▶ _INSTRUCTIONS TO FOLLOW_: Each entry below must be written out exactly, with pictures left out.

▶ _DATA EXCERPTS_:

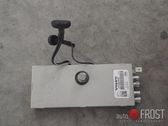 Aerial antenna amplifier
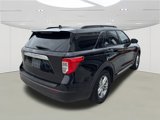 Used 2021 Ford Explorer XLT image 4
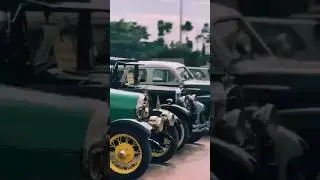 55th edition of The Statesman Vintage and Classic #Car Rally. #classicrally #classicar #autolegends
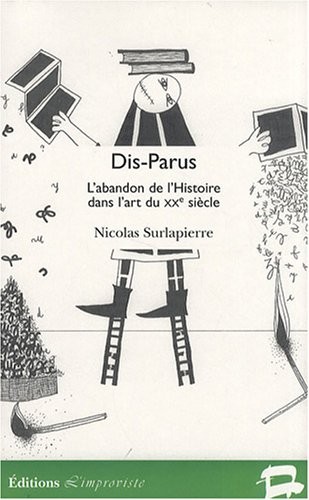 Dis-parus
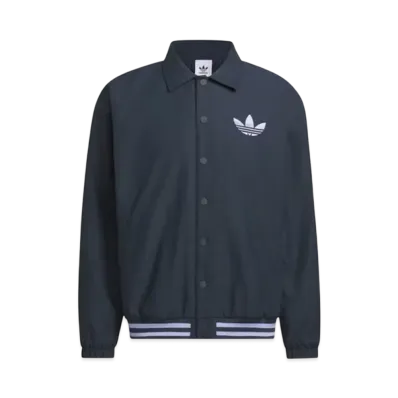 adidas Coach Jacket (Gender Neutral) "Aurora Ink"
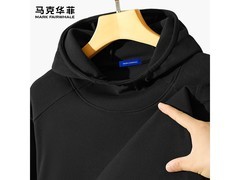 马克华菲男款卫衣远红外功能低至69.9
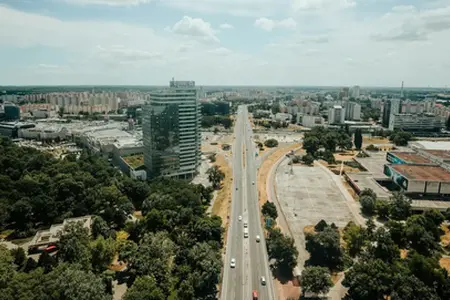 Використання словацьких автомагістралей та придбання віньєтки у 2026 році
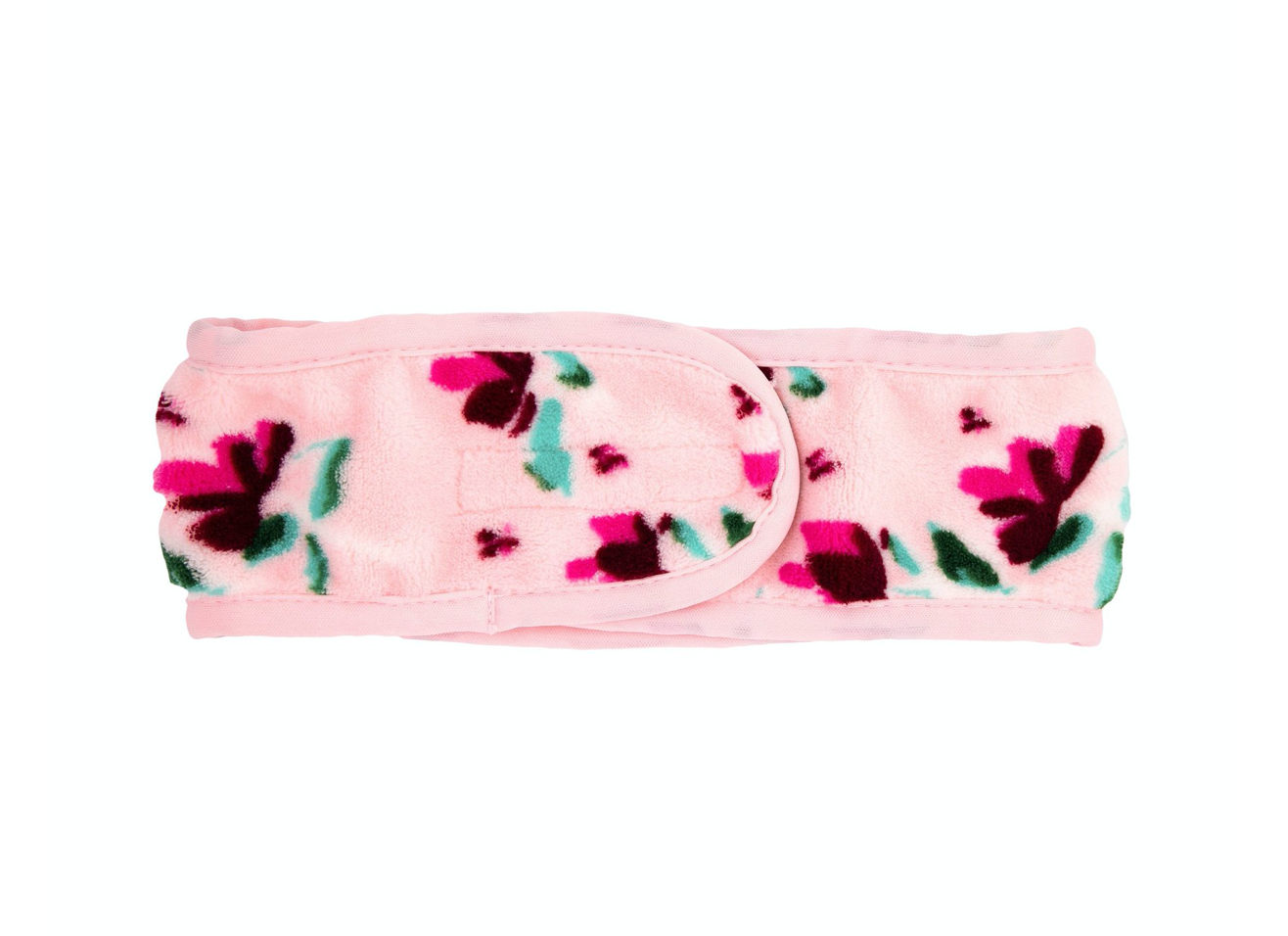 Makeup Eraser: Floral Headband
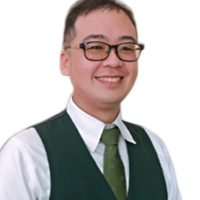 營業員頭像
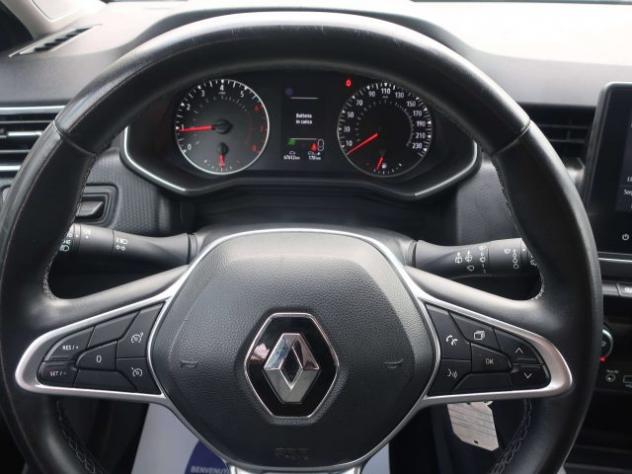 RENAULT Clio Clio V 1.0 tce Zen 90cv my21 - Prezzo reale rif. 24111832 - Foto 6
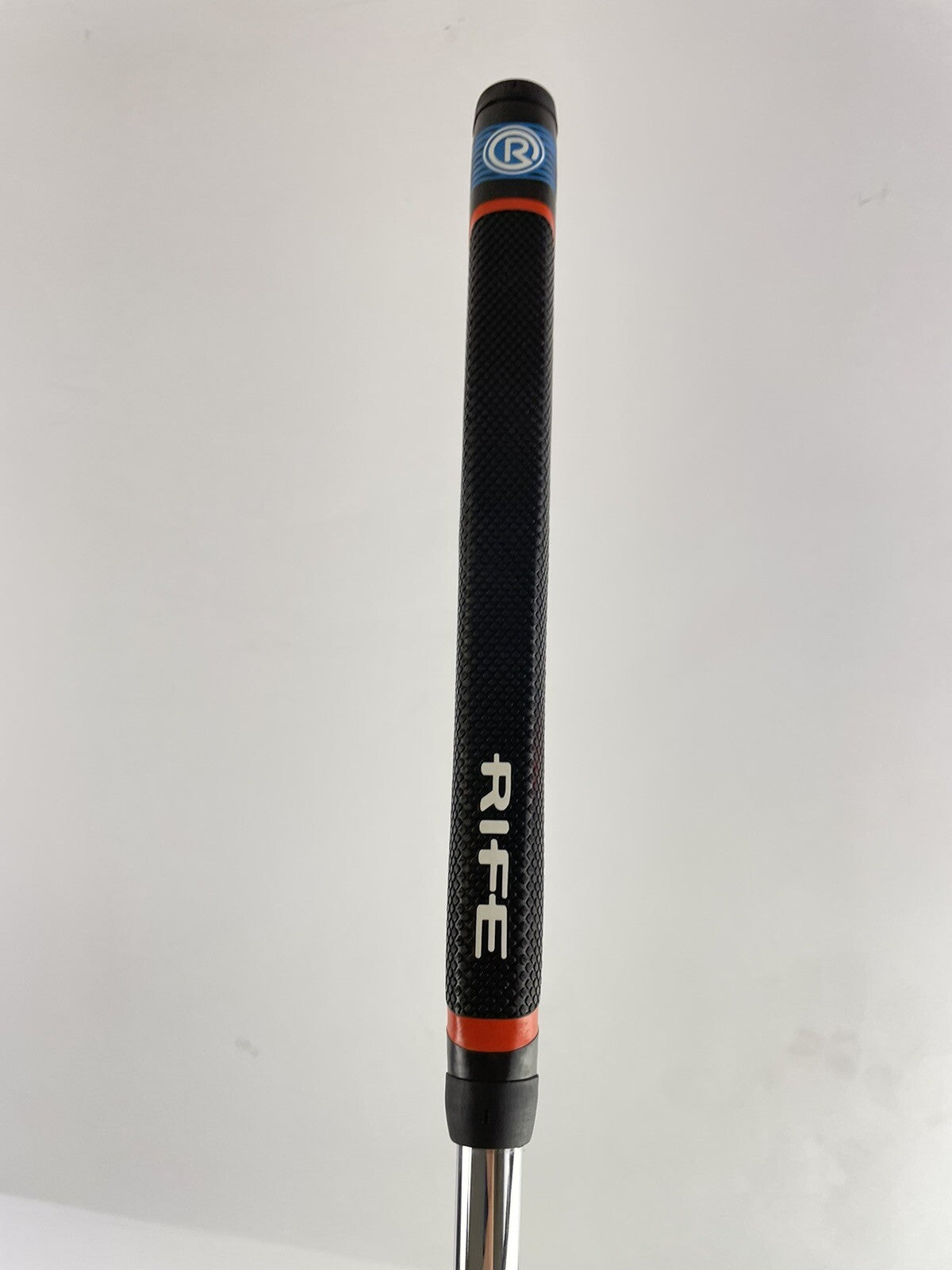 Golfsmith Jetstream Mallet Putter Milled Face 34.5” Steel /Rife Grip /1075513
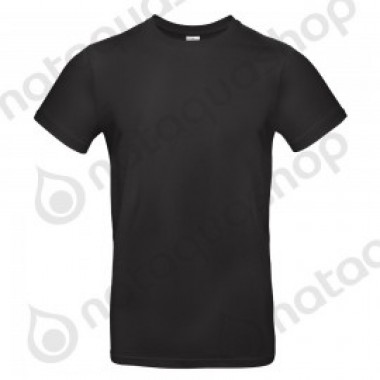 T-SHIRT HOMME BA220 - photo 0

▶ _EXERCISE RESPONSE_:
 Aerial antenna amplifier
 Used 2021 Ford Explorer XLT image 4
 55th edition of The Statesman Vintage and Classic #Car Rally. #classicrally #classicar #autolegends
 Dis-parus
 adidas Coach Jacket (Gender Neutral) "Aurora Ink"
 马克华菲男款卫衣远红外功能低至69.9
 Використання словацьких автомагістралей та придбання віньєтки у 2026 році
 Makeup Eraser: Floral Headband
 營業員頭像
 RENAULT Clio Clio V 1.0 tce Zen 90cv my21 - Prezzo reale rif. 24111832 - Foto 6
 Golfsmith Jetstream Mallet Putter Milled Face 34.5” Steel /Rife Grip /1075513
 T-SHIRT HOMME BA220 - photo 0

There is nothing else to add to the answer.